If you know how to hire zero-drama, product- and profit-focused people that can effectively do that sort of thing, consider a job as an executive recruiter.
> [getting] the Facebook dating team’s ... to avoid including a filter that would let users target or exclude potential love interests of a particular race
you see, you have to just ignore those people in the feed, you can't filter them, its better and not racist that way. and who knows, you might become not racist if you see a pretty girl/boy you like, but actually that's probably just racist fetishizing
responsible innovation is doing the same dei doublespeak
That's exactly why I'm skeptical of whether a team like this could have been addressing real harms. If I heard about a nutrition team at Frito-Lay, I would assume they're working on nonsense until proven otherwise, because how could you meaningfully improve nutrition under the constraint that your company needs to sell lots of potato chips?
We have verifiable evidence of Facebook as a platform being used to instigate genocide[0] among other issues. Dismissing a concern that a platform could be used for harm against children as fallacious reasoning is a fallacy fallacy if you have no additional points to add to the discussion as to why you feel that is relevant.
I'm no fan of Facebook but I have a hard time understanding why Facebook is singled out for this. If what FB did is illegal, then they can be charged for their crimes.

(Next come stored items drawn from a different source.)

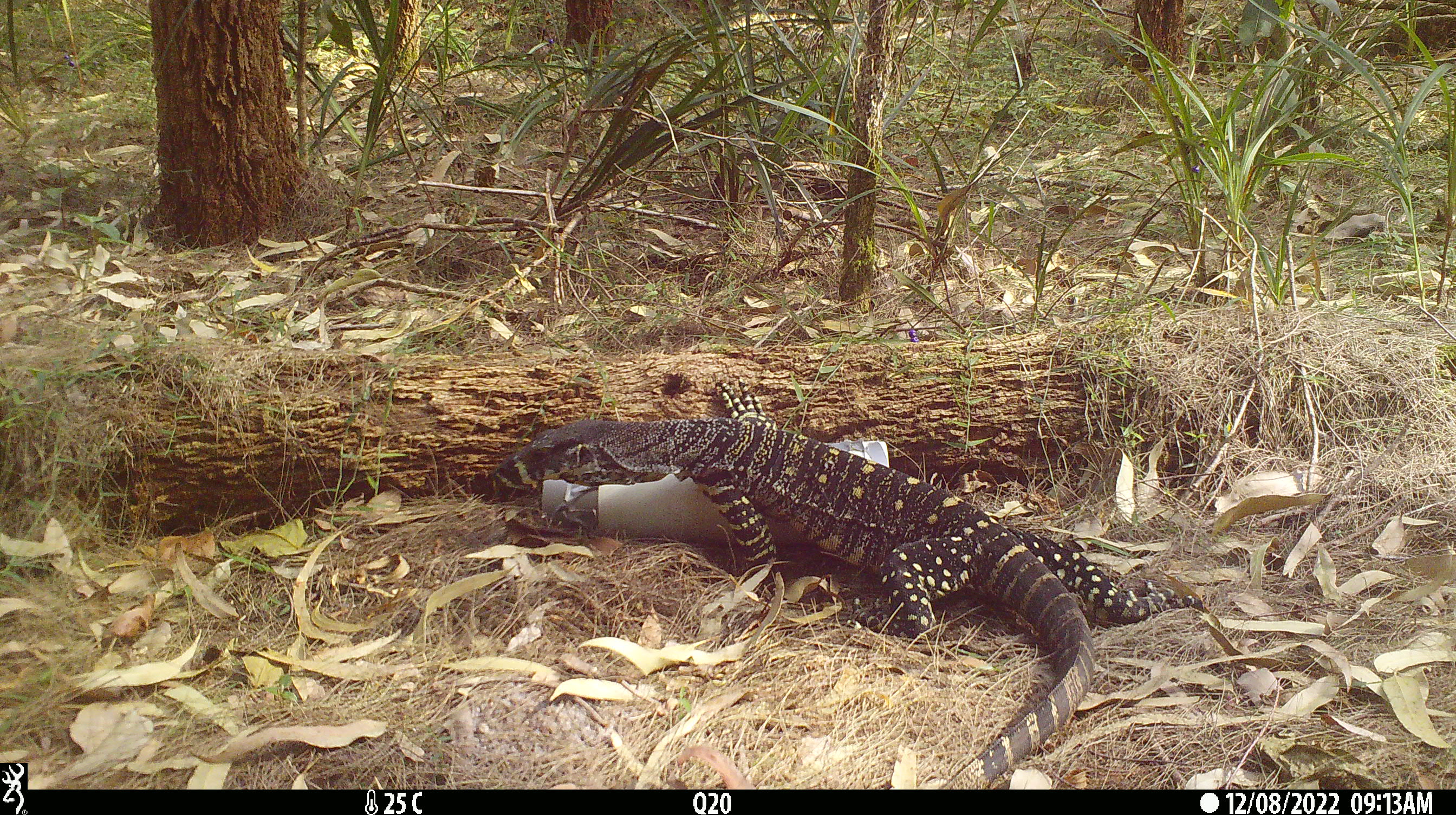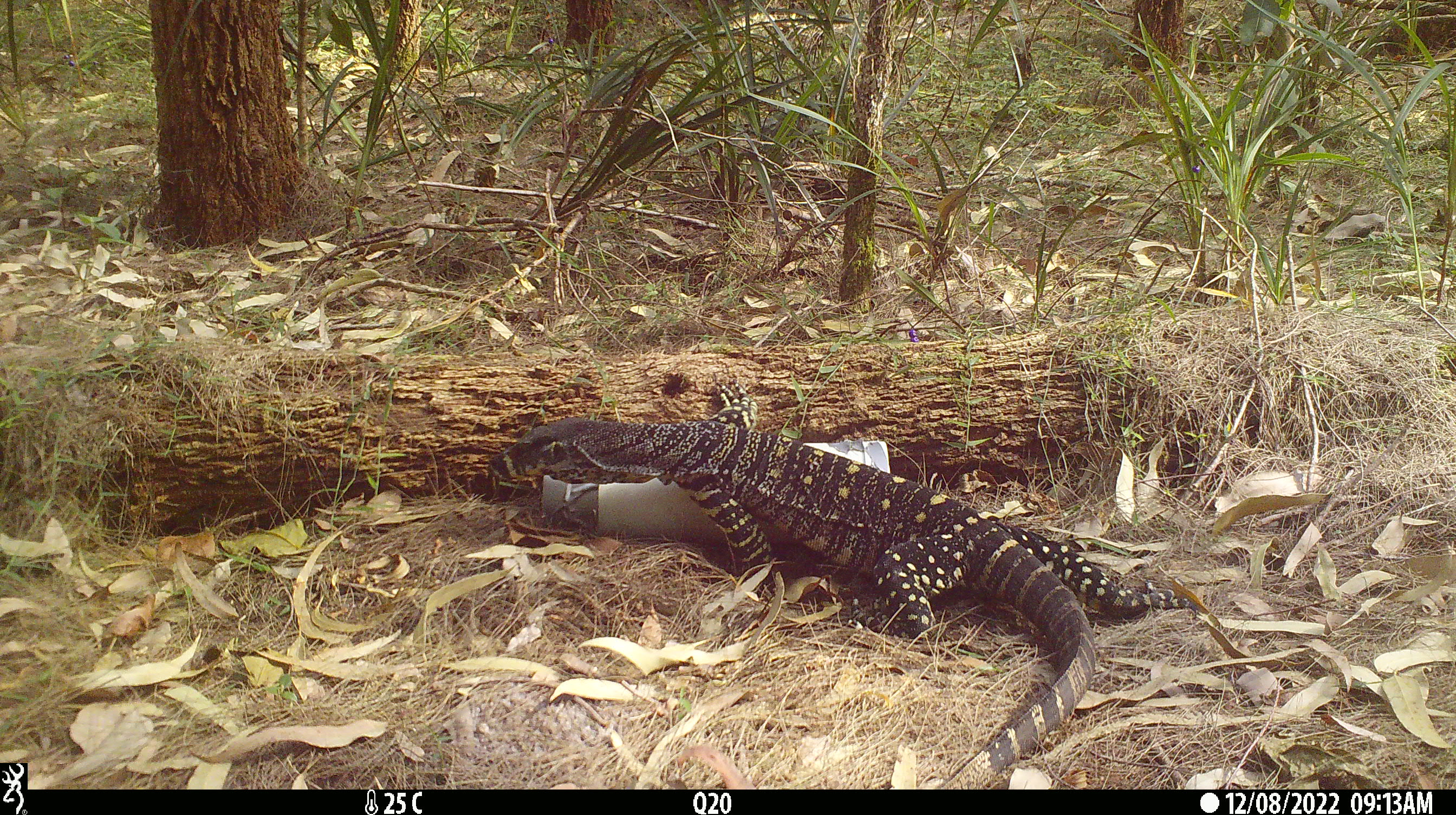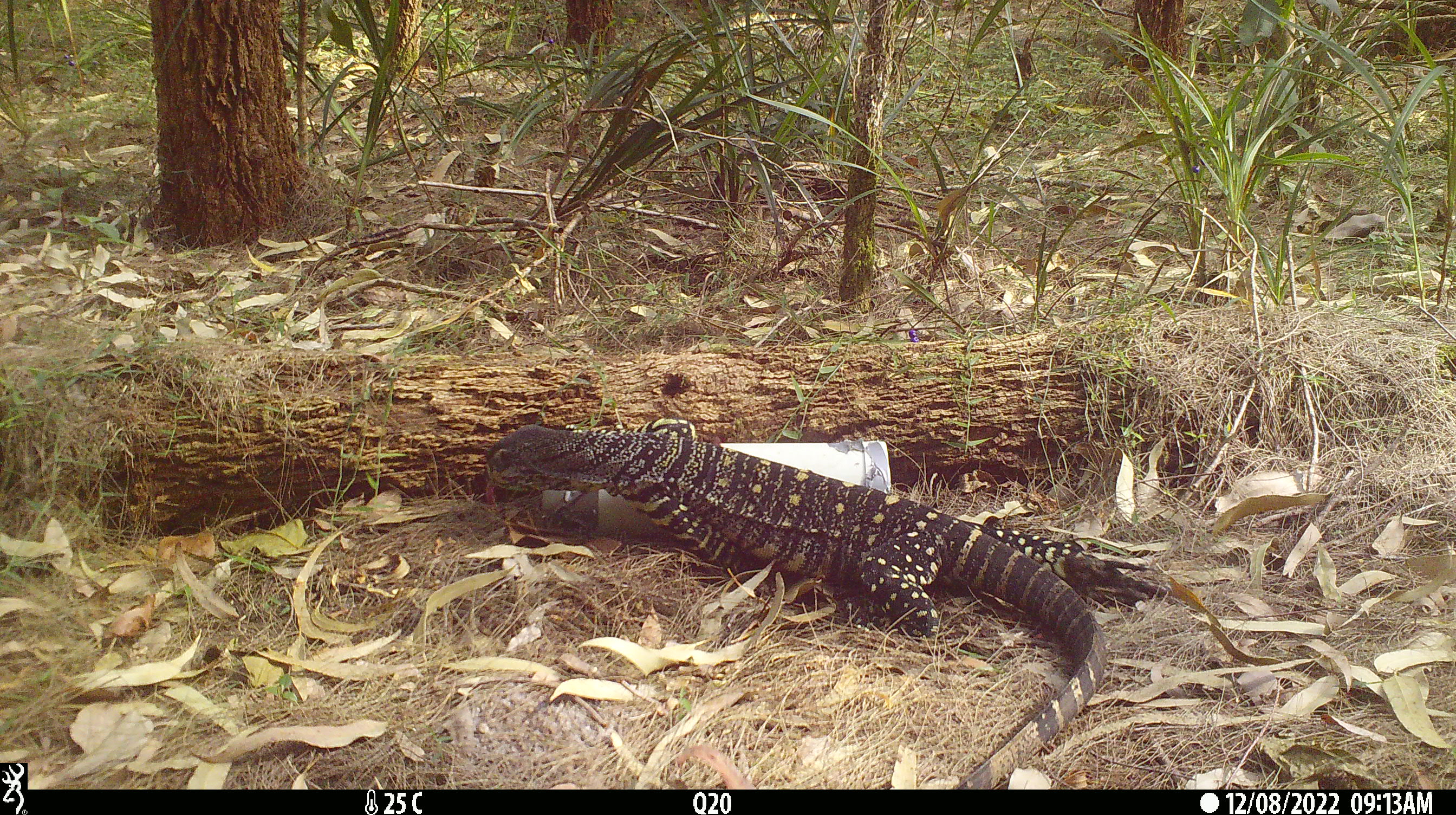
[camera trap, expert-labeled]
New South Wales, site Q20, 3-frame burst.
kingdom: Animalia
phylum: Chordata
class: Reptilia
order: Squamata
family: Varanidae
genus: Varanus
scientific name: Varanus varius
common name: lace monitor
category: goanna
Goanna (lace monitor) (Varanus varius).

However if we're critizing from purely a moral standpoint, how is this any different than claiming that cell phone carriers should be preventing this type of thing over phone calls or texts?
For the record, I don't find that to be a convincing argument either but it's the inconsistency of perspective that irks me.
The Rwandan genocide was spawned by radio propaganda from RTLM. Classifying social media as especially harmful to children when damage can be made from any sort of mass media is disingenuous.
- should we do this?
- who do we hurt by doing this?
- oh god people are hurting why are we still doing this?